War for the Cross

The Northmen had not stopped, in their sea-borne incursions, at England and the northern coasts of France. They had established themselves in parts of Spain, they had come through the Straits of Gibraltar, they had ousted, or had greatly helped in ousting, the Saracens who had taken possession of Sicily and of the south of Italy. They had set themselves up as rulers of that Italian south, with Naples as their capital. Thus enterprising, and ever further pushing, were these people from the north.

So these, too, took a part, and a leading part, in the great war for the Cross. Crusade is from the French croissade, which is from croix, a cross. You may have seen figures on tombs in churches, of knights in armour with one leg crossed over the other. This distinction of the crossed legs is only given to the figures of knights who had taken part in one or other of the Crusades.

A CRUSADER.

It was in the year following the disastrous enterprise of Peter the Hermit, that these Crusaders, starting from different points in Europe, came together at Constantinople. Trouble arose then, because the Emperor of the East wished the leaders to do homage to him. That meant that any victory they might win in the Holy Land would be a victory gained for him. Homage is a word derived from homo, a man, and the meaning of "doing homage" was that you confessed yourself the homo, or man, of him to whom you did it.

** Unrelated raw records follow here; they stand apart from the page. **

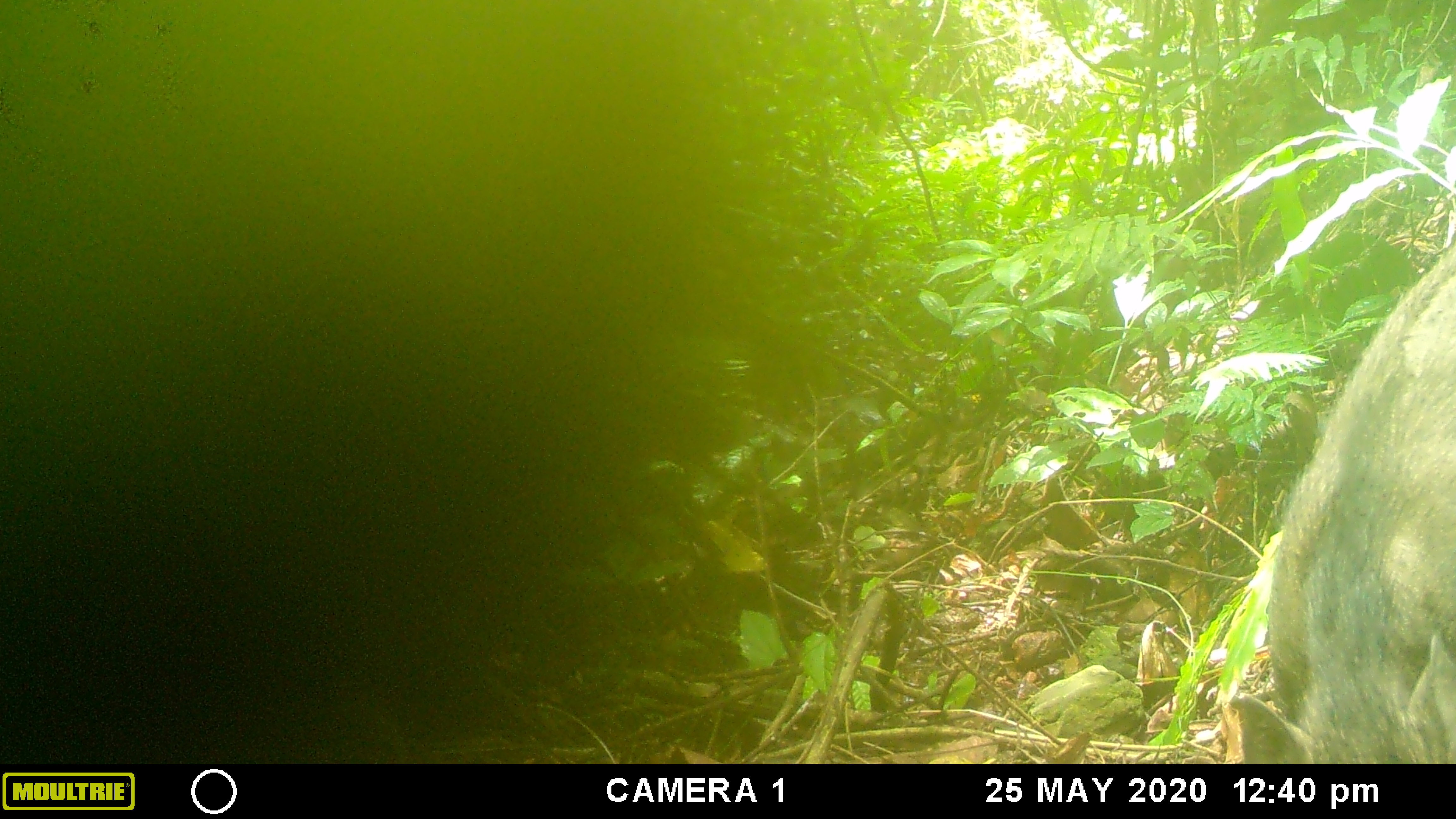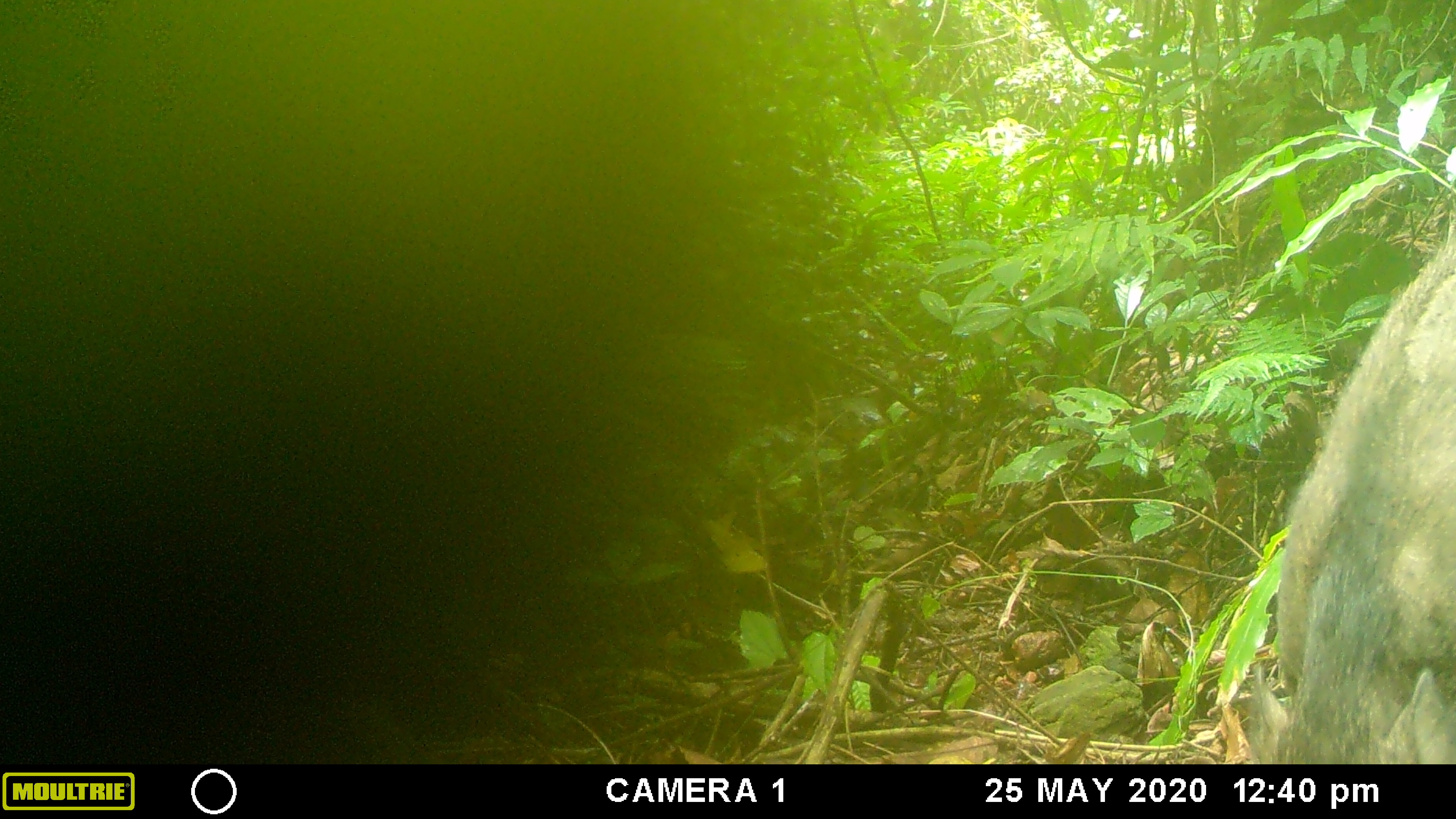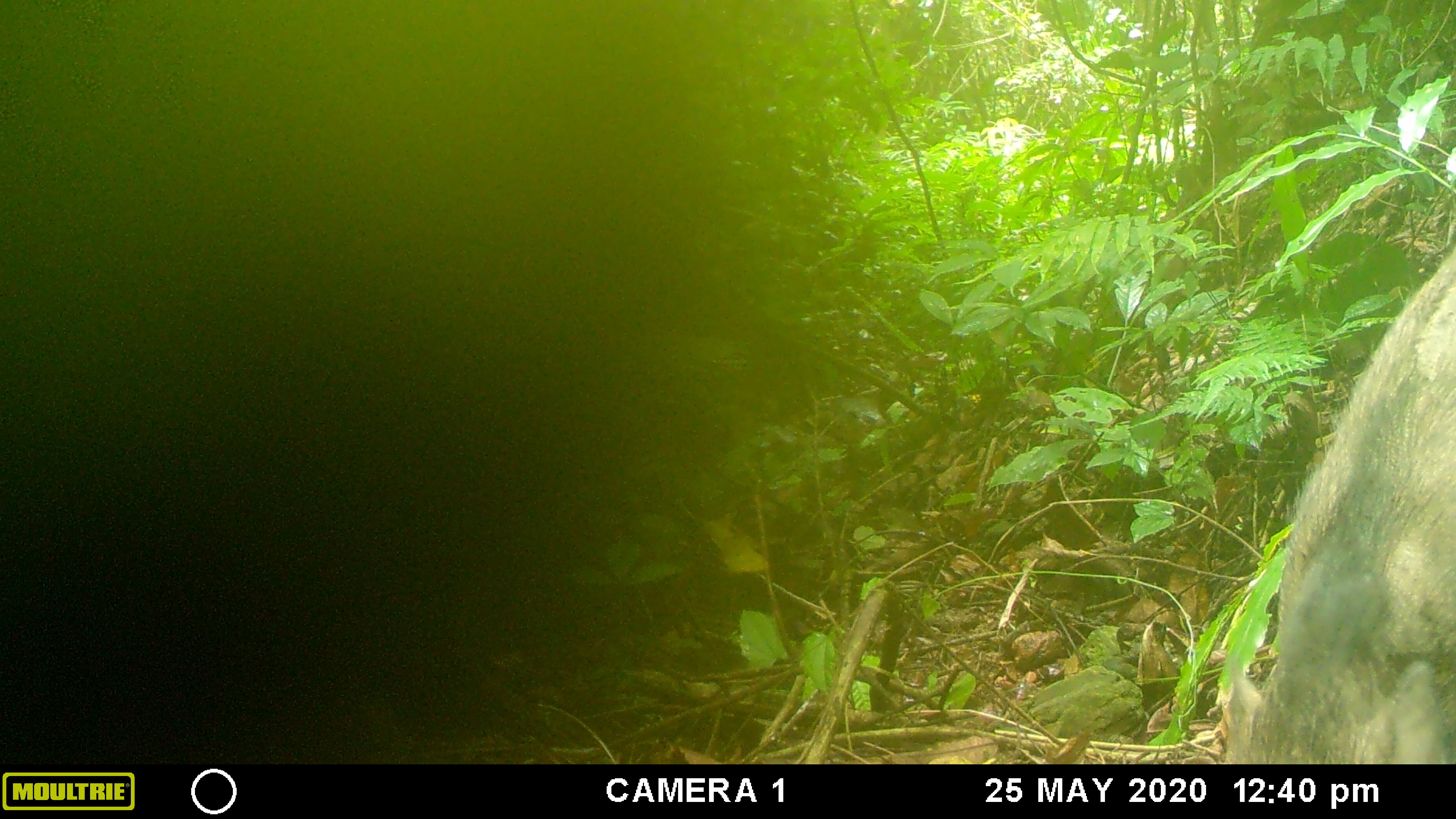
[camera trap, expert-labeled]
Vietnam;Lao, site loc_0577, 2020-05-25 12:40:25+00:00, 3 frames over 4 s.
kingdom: Animalia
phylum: Chordata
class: Mammalia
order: Artiodactyla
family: Suidae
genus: Sus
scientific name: Sus scrofa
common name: eurasian wild pig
Eurasian wild pig (Sus scrofa). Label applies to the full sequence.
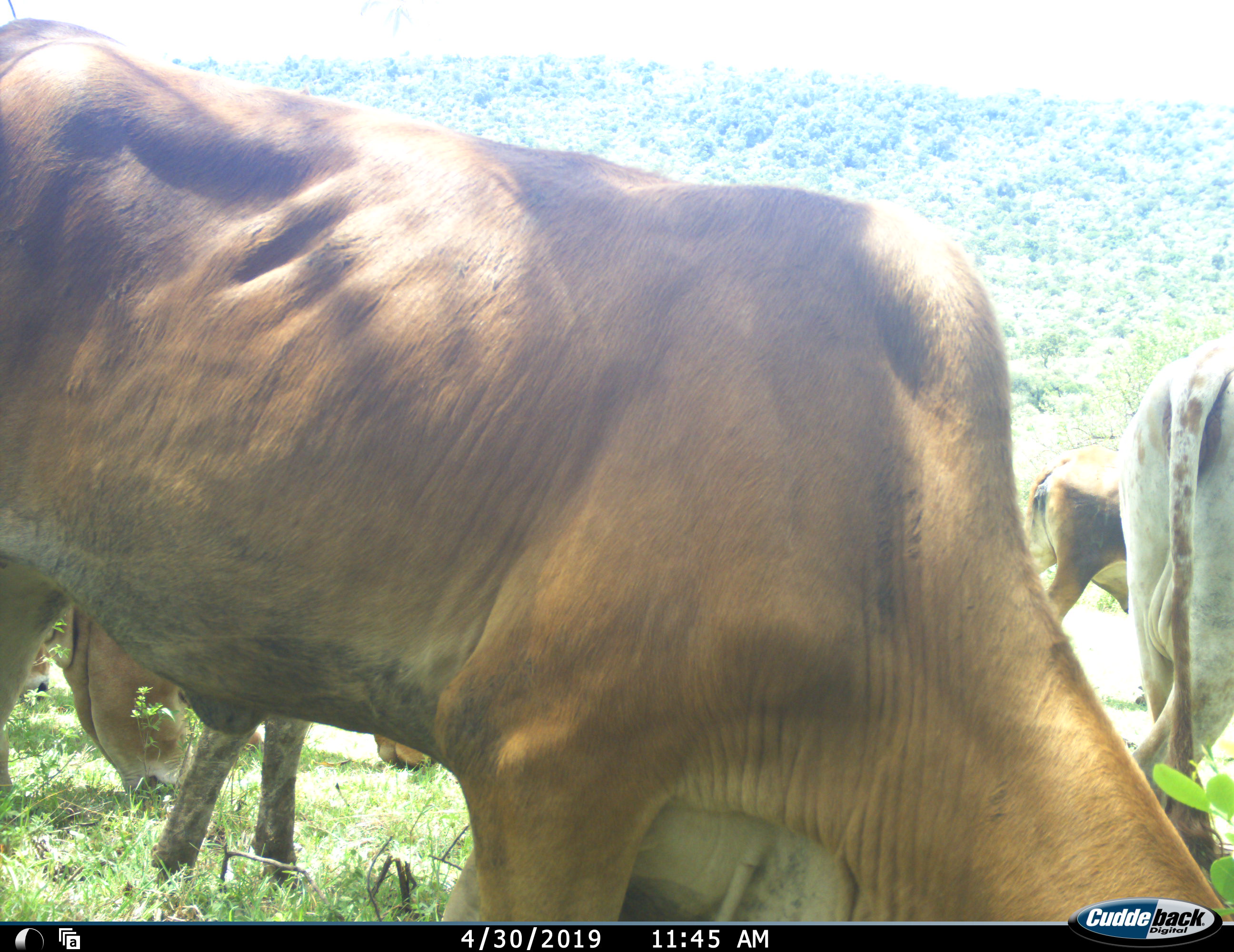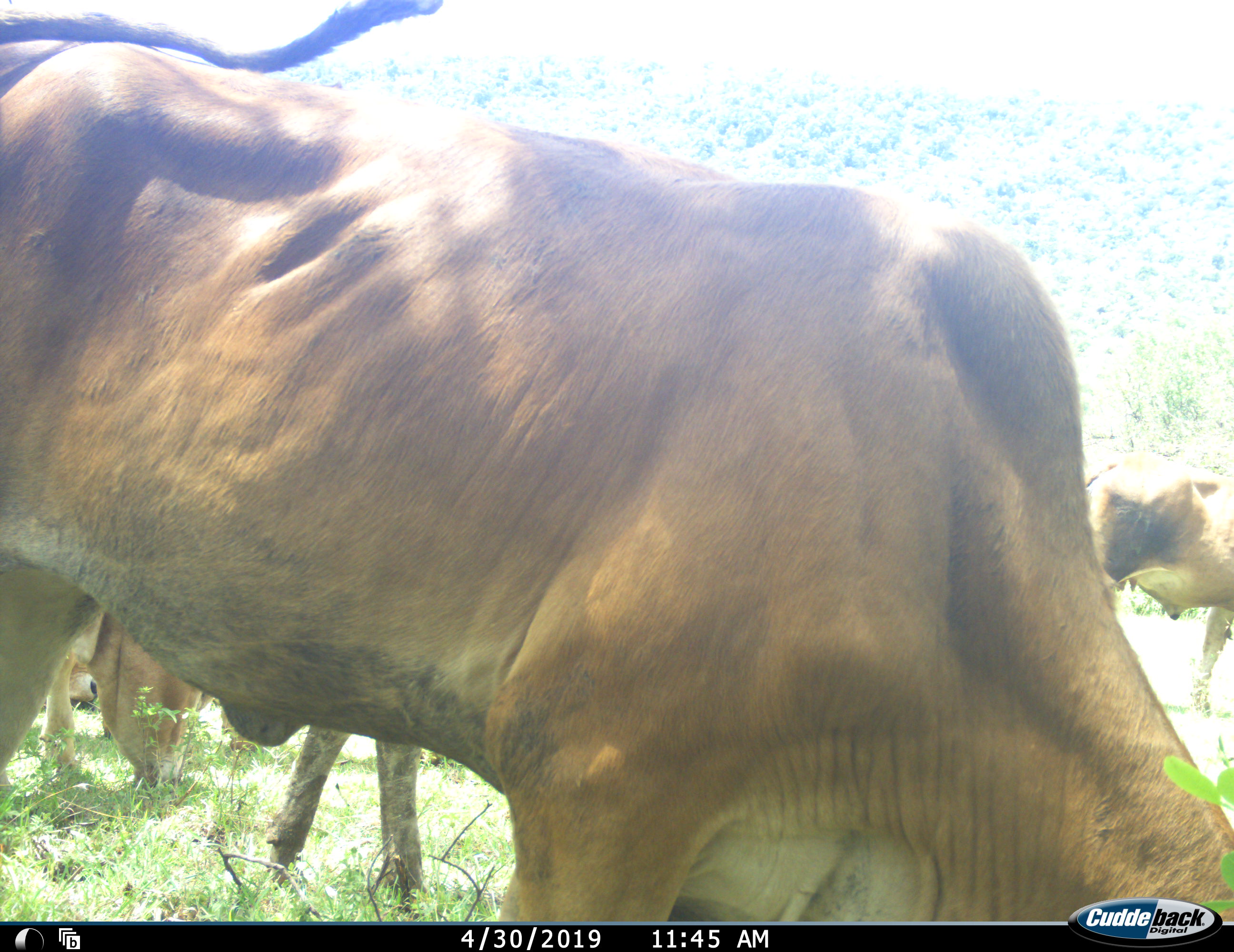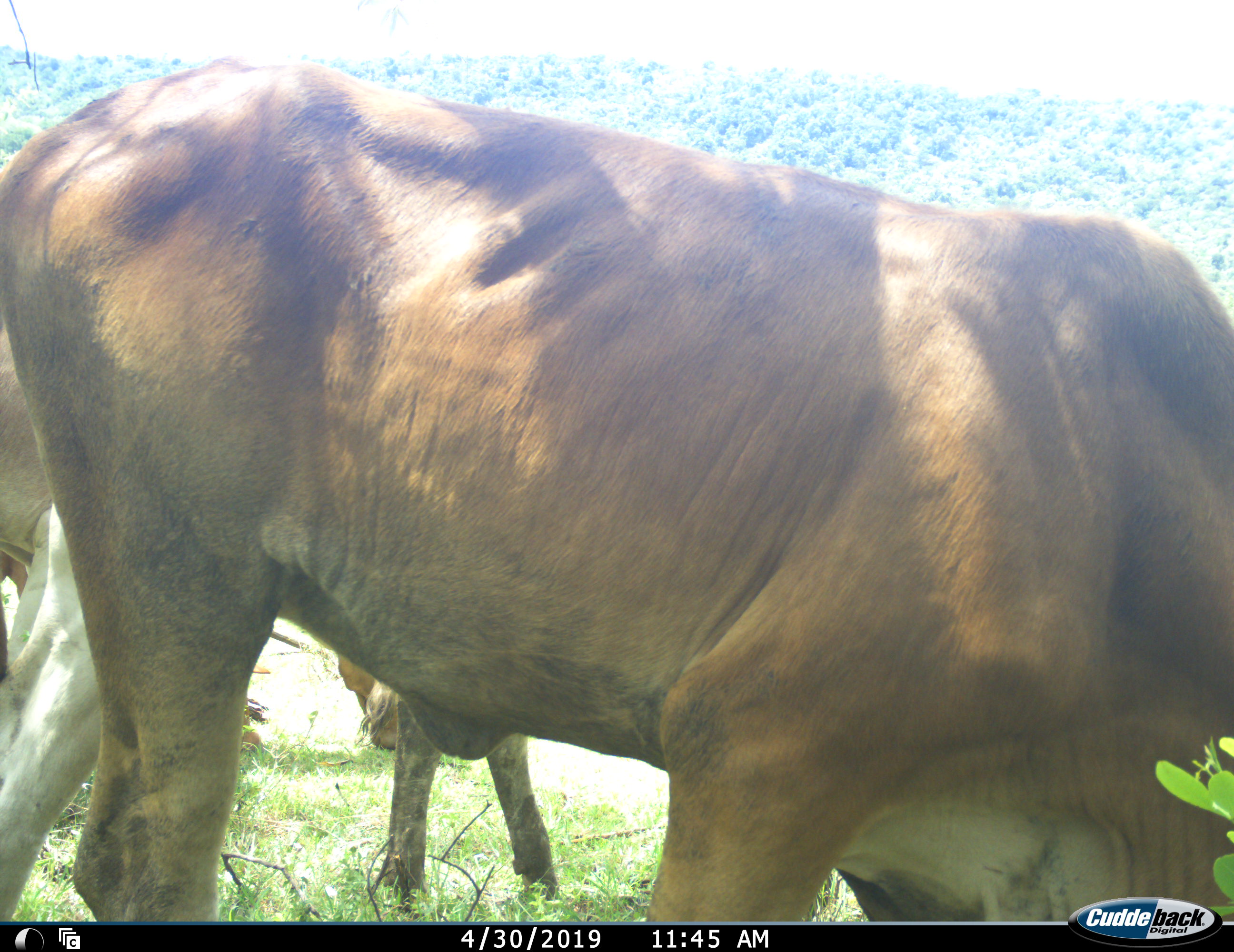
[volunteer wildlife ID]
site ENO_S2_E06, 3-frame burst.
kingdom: Animalia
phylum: Chordata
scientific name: Vertebrata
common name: domestic animal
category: domesticanimal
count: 5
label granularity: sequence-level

Thus the Emperor desired these leading Crusaders to be his "men," in the sense that any lands and cities that they conquered should be his. That was not quite the idea which they had in their own minds, when they came to his assistance. The Emperor's view was that all Asia Minor and Palestine and other lands such as Egypt, which the Saracens had taken, really belonged to his Empire and should be given back to the Empire if the Crusaders could gain them.